JAKARTA –
Kepala Laboratorium Diagnostik dan Riset Penyakit Infeksi Fakultas Kedokteran
Universitas Andalas dr. Andani Eka Putra mengatakan bahwa obat yang paling
bagus untuk pasien Covid-19 adalah menghilangkan stres dan depresi.
“Sebenarnya obat yang paling bagus menghilangkan
Covid-19 itu adalah bagaimana menghilangkan stres atau depresi pada waktu
pasien dirawat. Itu paling bagus,” kata Andani saat diskusi virtual
Sinergi Mencari Obat Covid” Sabtu (3/10). Menurut Andani, ini juga
berdasarkan pengalamannya merawat pasien Covid-19.

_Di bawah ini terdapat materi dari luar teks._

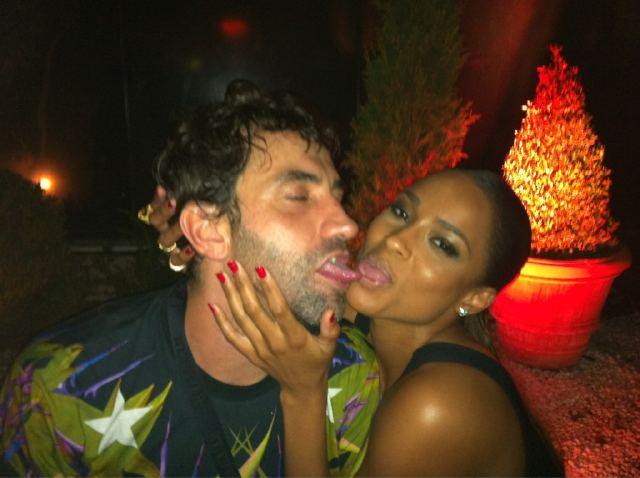 Ebony Girls Tongue Kissing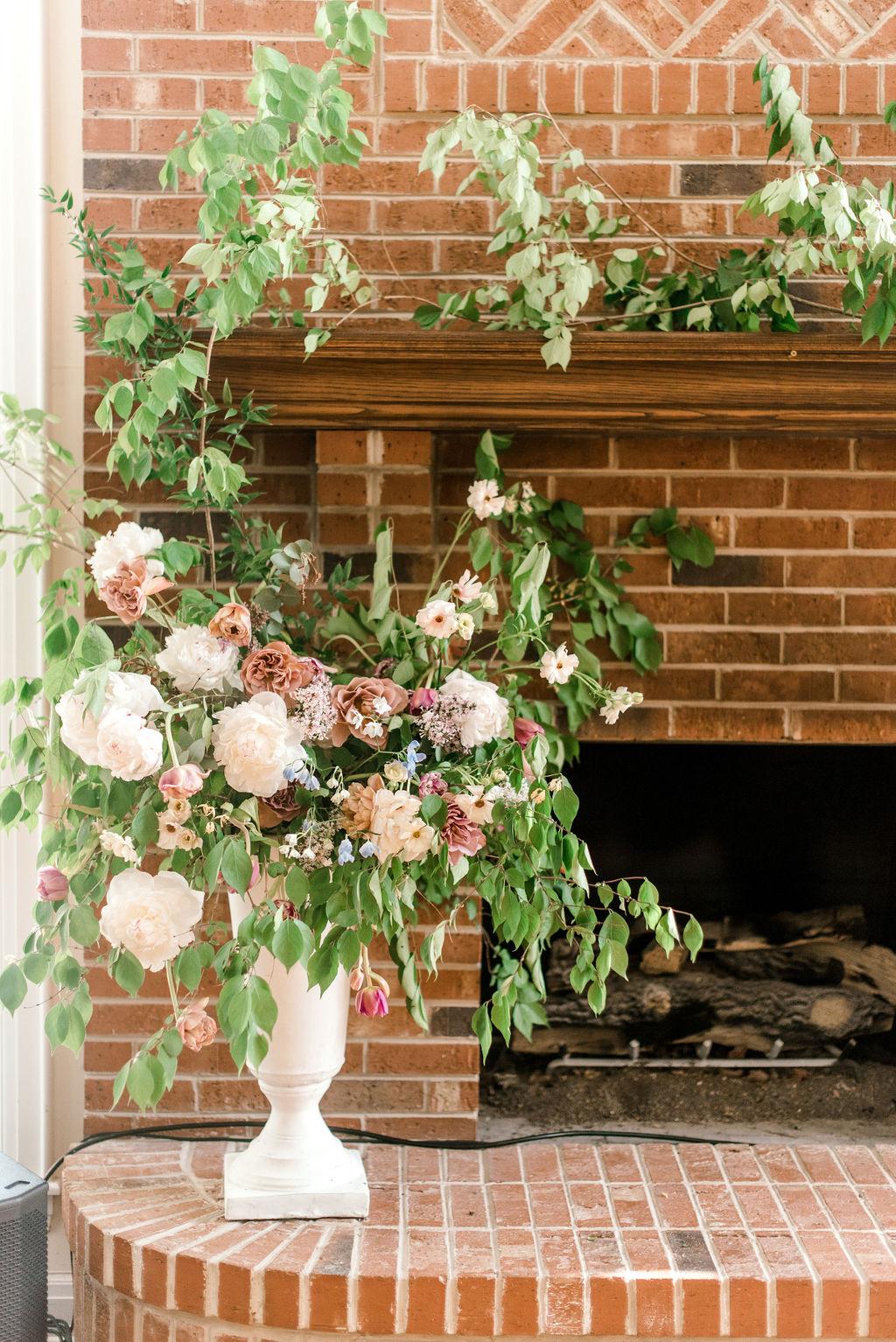 cincinnati-wedding-planner-estate-at-sunset-farm-wedding-fireplace-floral-installation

Sebab, ujar dia, banyak pasien Covid-19 yang mengalami stres
ketika dinyatakan terinfeksi corona.
“Kuncinya, tetap memotivasi semangat itu yang paling
penting,” jelasnya. Andani mengatakan selain itu yang perlu
dilakukan adalah melakukan deteksi secepat mungkin, sehingga pasien tidak jatuh
terlebih dahulu.
Menurutnya,
ketika didiagnosa, maka pasien bisa segera beristirahat, makan obat-obatan, dan
sebagainya, sehingga kondisinya akan membaik lebih cepat. Ia mengatakan bahwa
banyak sekali pasien yang ketika masuk ke rumah sakit karena Covid-19, di
pikirannya itu muncul bahwa stigma jelek akan dialami keluarganya, dianggap
aib, bahkan mereka seolah-olah akan menghadapi kematian dan macam-macam.
“Sebenarnya
tidak ada masalah sama sekali. Jadi, saya sepakat sekali, yang paling penting
untuk pasien itu bagaimana memperbaiki motivasi,” katanya.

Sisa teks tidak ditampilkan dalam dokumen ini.